## Start DOCUMENT

Yesterday, when reporters asked Edney why Khadr might plead guilty, he said, “There’s not much choice.” Edney added, “He either pleads guilty to avoid trial or he goes to trial, and the trial is not a fair process.”

Indeed, the prospect of trial in the illegitimate military commissions system was an awful one. Khadr could have faced life imprisonment if convicted. Self-incriminating statements that were coerced out of him by interrogators at Bagram and Gitmo were to be used against him at trial. And under a new military commisions rulebook issued in the spring, he could not get credit for the eight years he has already served. Omar Khadr’s entire military commissions experience thus far has been a circus spanning several years, 11 lawyers, more than three arraignments, and multiple sets of rules since he was first charged in 2004. It has been plagued by legal and procedural problems since the beginning, and any result at trial would probably have been subject to years of appeals.

One of the dirty secrets of the domestic criminal-justice system is that innocent people often plead guilty, either because they are convinced they will be convicted if they go to trial or because a plea offer is so good that they are not willing to run the risk of a conviction.  Khadr faced the same pressures — and the additional pressure of the Obama administration’s position that individuals acquitted in civilian courts or military commissions remain subject to indefinite detention under the “laws of war.”

Given the near-certainty that Khadr would be convicted, the possibility of a life sentence, the fact that any sentence would be in addition to the eight years he had already served, and the threat of indefinite detention, an eight-year sentence that would be primarily served in Canada was an excellent deal, especially as the Canadian government has already acknowledged that Khadr might be able to serve some of his sentence in home detention, where conditions are presumably a bit nicer than at Gitmo.  Under the circumstances, Khadr had to take the deal — even if he was innocent.

In the weeks that come, we will no doubt hear many triumphant claims by the Obama administration that Khadr’s plea means that he is guilty and that the military commissions work.  Unfortunately, nothing could be further from the truth.

http://opiniojuris.org/2010/10/26/did-khadr-admit-to-being-a-murderer/

22 Responses

  1. Professor Heller,

    That is a very interesting post.  The problem with your argument is that I cannot imagine any scenario in which you would accept a confession.  For example, you have been a staunch defender of Lynne Stewart — the lawyer in the Blind Sheik case — notwithstanding the fact that she admitted in open, civilian court that she had broken US law.  If a career lawyer, in a civilian court, with significant support from the legal community, admits that she has done wrong, and you will not accept that, then I fail to see how any confession would be valid in your book.  (I refer any curious reader to previous discussions on this blog for evidence of the confession and Professor Heller’s views).

    You remind me of a skit I once show on the Dave Chappelle show.  Seriously, type in “Dave Chappelle” and “jury duty.”  You are Dave Chappelle in the last skit.

## End DOCUMENT
## Start DATA SECTION

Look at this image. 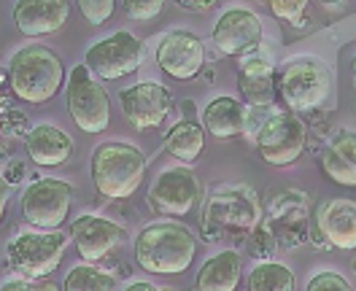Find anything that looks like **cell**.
<instances>
[{
  "mask_svg": "<svg viewBox=\"0 0 356 291\" xmlns=\"http://www.w3.org/2000/svg\"><path fill=\"white\" fill-rule=\"evenodd\" d=\"M146 176V157L138 146L108 140L92 154V183L106 200H127Z\"/></svg>",
  "mask_w": 356,
  "mask_h": 291,
  "instance_id": "2",
  "label": "cell"
},
{
  "mask_svg": "<svg viewBox=\"0 0 356 291\" xmlns=\"http://www.w3.org/2000/svg\"><path fill=\"white\" fill-rule=\"evenodd\" d=\"M278 90L284 103L297 113H313L327 106L332 73L318 57H294L281 67Z\"/></svg>",
  "mask_w": 356,
  "mask_h": 291,
  "instance_id": "4",
  "label": "cell"
},
{
  "mask_svg": "<svg viewBox=\"0 0 356 291\" xmlns=\"http://www.w3.org/2000/svg\"><path fill=\"white\" fill-rule=\"evenodd\" d=\"M156 65L170 78L192 81L202 73L205 65V46L189 30H170L156 46Z\"/></svg>",
  "mask_w": 356,
  "mask_h": 291,
  "instance_id": "13",
  "label": "cell"
},
{
  "mask_svg": "<svg viewBox=\"0 0 356 291\" xmlns=\"http://www.w3.org/2000/svg\"><path fill=\"white\" fill-rule=\"evenodd\" d=\"M259 222V200L248 186H224L205 208V224L216 229H254Z\"/></svg>",
  "mask_w": 356,
  "mask_h": 291,
  "instance_id": "12",
  "label": "cell"
},
{
  "mask_svg": "<svg viewBox=\"0 0 356 291\" xmlns=\"http://www.w3.org/2000/svg\"><path fill=\"white\" fill-rule=\"evenodd\" d=\"M11 90L24 103H46L51 100L65 78L63 60L49 46H24L8 63Z\"/></svg>",
  "mask_w": 356,
  "mask_h": 291,
  "instance_id": "3",
  "label": "cell"
},
{
  "mask_svg": "<svg viewBox=\"0 0 356 291\" xmlns=\"http://www.w3.org/2000/svg\"><path fill=\"white\" fill-rule=\"evenodd\" d=\"M73 186L60 178H41L22 194V216L41 232H54L70 213Z\"/></svg>",
  "mask_w": 356,
  "mask_h": 291,
  "instance_id": "8",
  "label": "cell"
},
{
  "mask_svg": "<svg viewBox=\"0 0 356 291\" xmlns=\"http://www.w3.org/2000/svg\"><path fill=\"white\" fill-rule=\"evenodd\" d=\"M67 113L73 124L81 133H103L111 122V100L106 87L89 73V67L81 63L70 70L67 78Z\"/></svg>",
  "mask_w": 356,
  "mask_h": 291,
  "instance_id": "5",
  "label": "cell"
},
{
  "mask_svg": "<svg viewBox=\"0 0 356 291\" xmlns=\"http://www.w3.org/2000/svg\"><path fill=\"white\" fill-rule=\"evenodd\" d=\"M70 17V6L65 0H22L14 6V24L27 38L51 35L63 30Z\"/></svg>",
  "mask_w": 356,
  "mask_h": 291,
  "instance_id": "16",
  "label": "cell"
},
{
  "mask_svg": "<svg viewBox=\"0 0 356 291\" xmlns=\"http://www.w3.org/2000/svg\"><path fill=\"white\" fill-rule=\"evenodd\" d=\"M181 111L186 113V116L195 113V100H184V103H181Z\"/></svg>",
  "mask_w": 356,
  "mask_h": 291,
  "instance_id": "36",
  "label": "cell"
},
{
  "mask_svg": "<svg viewBox=\"0 0 356 291\" xmlns=\"http://www.w3.org/2000/svg\"><path fill=\"white\" fill-rule=\"evenodd\" d=\"M178 6H181L184 11H208V8H213L216 3H211V0H178Z\"/></svg>",
  "mask_w": 356,
  "mask_h": 291,
  "instance_id": "32",
  "label": "cell"
},
{
  "mask_svg": "<svg viewBox=\"0 0 356 291\" xmlns=\"http://www.w3.org/2000/svg\"><path fill=\"white\" fill-rule=\"evenodd\" d=\"M119 106L135 130H156L168 119L173 97L156 81H138L119 92Z\"/></svg>",
  "mask_w": 356,
  "mask_h": 291,
  "instance_id": "11",
  "label": "cell"
},
{
  "mask_svg": "<svg viewBox=\"0 0 356 291\" xmlns=\"http://www.w3.org/2000/svg\"><path fill=\"white\" fill-rule=\"evenodd\" d=\"M238 87L254 108H265L275 100V70L265 57H248L238 67Z\"/></svg>",
  "mask_w": 356,
  "mask_h": 291,
  "instance_id": "20",
  "label": "cell"
},
{
  "mask_svg": "<svg viewBox=\"0 0 356 291\" xmlns=\"http://www.w3.org/2000/svg\"><path fill=\"white\" fill-rule=\"evenodd\" d=\"M35 291H60L54 283H49V281H44V283H35Z\"/></svg>",
  "mask_w": 356,
  "mask_h": 291,
  "instance_id": "37",
  "label": "cell"
},
{
  "mask_svg": "<svg viewBox=\"0 0 356 291\" xmlns=\"http://www.w3.org/2000/svg\"><path fill=\"white\" fill-rule=\"evenodd\" d=\"M273 248H275L273 235L267 232L265 226H257L254 235L248 238V251H251V256H257V259H262V262H273V259H270Z\"/></svg>",
  "mask_w": 356,
  "mask_h": 291,
  "instance_id": "29",
  "label": "cell"
},
{
  "mask_svg": "<svg viewBox=\"0 0 356 291\" xmlns=\"http://www.w3.org/2000/svg\"><path fill=\"white\" fill-rule=\"evenodd\" d=\"M65 291H113V278L95 265H79L65 275Z\"/></svg>",
  "mask_w": 356,
  "mask_h": 291,
  "instance_id": "25",
  "label": "cell"
},
{
  "mask_svg": "<svg viewBox=\"0 0 356 291\" xmlns=\"http://www.w3.org/2000/svg\"><path fill=\"white\" fill-rule=\"evenodd\" d=\"M140 57H143L140 41L135 38L133 33L119 30V33H113L108 38L89 46L84 65L89 67L92 76H97L103 81H119V78H124V76L138 70Z\"/></svg>",
  "mask_w": 356,
  "mask_h": 291,
  "instance_id": "9",
  "label": "cell"
},
{
  "mask_svg": "<svg viewBox=\"0 0 356 291\" xmlns=\"http://www.w3.org/2000/svg\"><path fill=\"white\" fill-rule=\"evenodd\" d=\"M65 246V235L57 229L54 232H22L6 248L8 267L27 278H46L60 267Z\"/></svg>",
  "mask_w": 356,
  "mask_h": 291,
  "instance_id": "6",
  "label": "cell"
},
{
  "mask_svg": "<svg viewBox=\"0 0 356 291\" xmlns=\"http://www.w3.org/2000/svg\"><path fill=\"white\" fill-rule=\"evenodd\" d=\"M79 8H81V17L89 24H103L106 19H111L116 6H113L111 0H81Z\"/></svg>",
  "mask_w": 356,
  "mask_h": 291,
  "instance_id": "28",
  "label": "cell"
},
{
  "mask_svg": "<svg viewBox=\"0 0 356 291\" xmlns=\"http://www.w3.org/2000/svg\"><path fill=\"white\" fill-rule=\"evenodd\" d=\"M127 238V229L103 216H79L70 226V240L84 262H100Z\"/></svg>",
  "mask_w": 356,
  "mask_h": 291,
  "instance_id": "15",
  "label": "cell"
},
{
  "mask_svg": "<svg viewBox=\"0 0 356 291\" xmlns=\"http://www.w3.org/2000/svg\"><path fill=\"white\" fill-rule=\"evenodd\" d=\"M321 170L340 186H356V133L337 130L321 151Z\"/></svg>",
  "mask_w": 356,
  "mask_h": 291,
  "instance_id": "19",
  "label": "cell"
},
{
  "mask_svg": "<svg viewBox=\"0 0 356 291\" xmlns=\"http://www.w3.org/2000/svg\"><path fill=\"white\" fill-rule=\"evenodd\" d=\"M308 291H354L351 283L337 272H318L308 281Z\"/></svg>",
  "mask_w": 356,
  "mask_h": 291,
  "instance_id": "30",
  "label": "cell"
},
{
  "mask_svg": "<svg viewBox=\"0 0 356 291\" xmlns=\"http://www.w3.org/2000/svg\"><path fill=\"white\" fill-rule=\"evenodd\" d=\"M245 122H248V111H245L243 103H238L235 97H216L202 111L205 133H211L219 140L238 138L245 130Z\"/></svg>",
  "mask_w": 356,
  "mask_h": 291,
  "instance_id": "21",
  "label": "cell"
},
{
  "mask_svg": "<svg viewBox=\"0 0 356 291\" xmlns=\"http://www.w3.org/2000/svg\"><path fill=\"white\" fill-rule=\"evenodd\" d=\"M165 11V3L162 0H127L124 3V14L135 19V22H149Z\"/></svg>",
  "mask_w": 356,
  "mask_h": 291,
  "instance_id": "27",
  "label": "cell"
},
{
  "mask_svg": "<svg viewBox=\"0 0 356 291\" xmlns=\"http://www.w3.org/2000/svg\"><path fill=\"white\" fill-rule=\"evenodd\" d=\"M241 283V256L219 251L197 272V291H235Z\"/></svg>",
  "mask_w": 356,
  "mask_h": 291,
  "instance_id": "22",
  "label": "cell"
},
{
  "mask_svg": "<svg viewBox=\"0 0 356 291\" xmlns=\"http://www.w3.org/2000/svg\"><path fill=\"white\" fill-rule=\"evenodd\" d=\"M316 229L318 235L340 251L356 248V202L330 200L316 210Z\"/></svg>",
  "mask_w": 356,
  "mask_h": 291,
  "instance_id": "17",
  "label": "cell"
},
{
  "mask_svg": "<svg viewBox=\"0 0 356 291\" xmlns=\"http://www.w3.org/2000/svg\"><path fill=\"white\" fill-rule=\"evenodd\" d=\"M0 291H35V283H27V281H6Z\"/></svg>",
  "mask_w": 356,
  "mask_h": 291,
  "instance_id": "33",
  "label": "cell"
},
{
  "mask_svg": "<svg viewBox=\"0 0 356 291\" xmlns=\"http://www.w3.org/2000/svg\"><path fill=\"white\" fill-rule=\"evenodd\" d=\"M267 8H270V14H273V17L286 19V22L300 27L302 19H305L308 3H302V0H273V3H267Z\"/></svg>",
  "mask_w": 356,
  "mask_h": 291,
  "instance_id": "26",
  "label": "cell"
},
{
  "mask_svg": "<svg viewBox=\"0 0 356 291\" xmlns=\"http://www.w3.org/2000/svg\"><path fill=\"white\" fill-rule=\"evenodd\" d=\"M197 253V238L192 229L176 222H156L140 229L135 240V262L154 275L186 272Z\"/></svg>",
  "mask_w": 356,
  "mask_h": 291,
  "instance_id": "1",
  "label": "cell"
},
{
  "mask_svg": "<svg viewBox=\"0 0 356 291\" xmlns=\"http://www.w3.org/2000/svg\"><path fill=\"white\" fill-rule=\"evenodd\" d=\"M213 46L227 57H243L251 54L262 41V22L248 8H227L219 22L213 24Z\"/></svg>",
  "mask_w": 356,
  "mask_h": 291,
  "instance_id": "14",
  "label": "cell"
},
{
  "mask_svg": "<svg viewBox=\"0 0 356 291\" xmlns=\"http://www.w3.org/2000/svg\"><path fill=\"white\" fill-rule=\"evenodd\" d=\"M351 65H354V70H356V57H354V63H351Z\"/></svg>",
  "mask_w": 356,
  "mask_h": 291,
  "instance_id": "38",
  "label": "cell"
},
{
  "mask_svg": "<svg viewBox=\"0 0 356 291\" xmlns=\"http://www.w3.org/2000/svg\"><path fill=\"white\" fill-rule=\"evenodd\" d=\"M165 149L181 162H195L205 149V130L192 119H181L165 135Z\"/></svg>",
  "mask_w": 356,
  "mask_h": 291,
  "instance_id": "23",
  "label": "cell"
},
{
  "mask_svg": "<svg viewBox=\"0 0 356 291\" xmlns=\"http://www.w3.org/2000/svg\"><path fill=\"white\" fill-rule=\"evenodd\" d=\"M24 149L38 167H57L73 154V138L54 124H35L24 138Z\"/></svg>",
  "mask_w": 356,
  "mask_h": 291,
  "instance_id": "18",
  "label": "cell"
},
{
  "mask_svg": "<svg viewBox=\"0 0 356 291\" xmlns=\"http://www.w3.org/2000/svg\"><path fill=\"white\" fill-rule=\"evenodd\" d=\"M22 178H24L22 165H11V167H8V181H22Z\"/></svg>",
  "mask_w": 356,
  "mask_h": 291,
  "instance_id": "35",
  "label": "cell"
},
{
  "mask_svg": "<svg viewBox=\"0 0 356 291\" xmlns=\"http://www.w3.org/2000/svg\"><path fill=\"white\" fill-rule=\"evenodd\" d=\"M200 200V181L189 167L162 170L149 189V205L159 216H186Z\"/></svg>",
  "mask_w": 356,
  "mask_h": 291,
  "instance_id": "10",
  "label": "cell"
},
{
  "mask_svg": "<svg viewBox=\"0 0 356 291\" xmlns=\"http://www.w3.org/2000/svg\"><path fill=\"white\" fill-rule=\"evenodd\" d=\"M8 200H11V186H8V181L0 176V222L8 213Z\"/></svg>",
  "mask_w": 356,
  "mask_h": 291,
  "instance_id": "31",
  "label": "cell"
},
{
  "mask_svg": "<svg viewBox=\"0 0 356 291\" xmlns=\"http://www.w3.org/2000/svg\"><path fill=\"white\" fill-rule=\"evenodd\" d=\"M305 143H308V130H305L302 119L289 111L273 113L257 133L259 157L275 167L297 162L305 151Z\"/></svg>",
  "mask_w": 356,
  "mask_h": 291,
  "instance_id": "7",
  "label": "cell"
},
{
  "mask_svg": "<svg viewBox=\"0 0 356 291\" xmlns=\"http://www.w3.org/2000/svg\"><path fill=\"white\" fill-rule=\"evenodd\" d=\"M248 291H294V272L281 262H262L248 275Z\"/></svg>",
  "mask_w": 356,
  "mask_h": 291,
  "instance_id": "24",
  "label": "cell"
},
{
  "mask_svg": "<svg viewBox=\"0 0 356 291\" xmlns=\"http://www.w3.org/2000/svg\"><path fill=\"white\" fill-rule=\"evenodd\" d=\"M124 291H173V289H159V286H154V283H146V281H135V283H130Z\"/></svg>",
  "mask_w": 356,
  "mask_h": 291,
  "instance_id": "34",
  "label": "cell"
}]
</instances>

## End DATA SECTION

__EXERCISE DIRECTIONS__
In the article on Omar Khadr's plea, how many lawyers did his military commissions experience span?

__RESULT FOR THIS TASK__
11 lawyers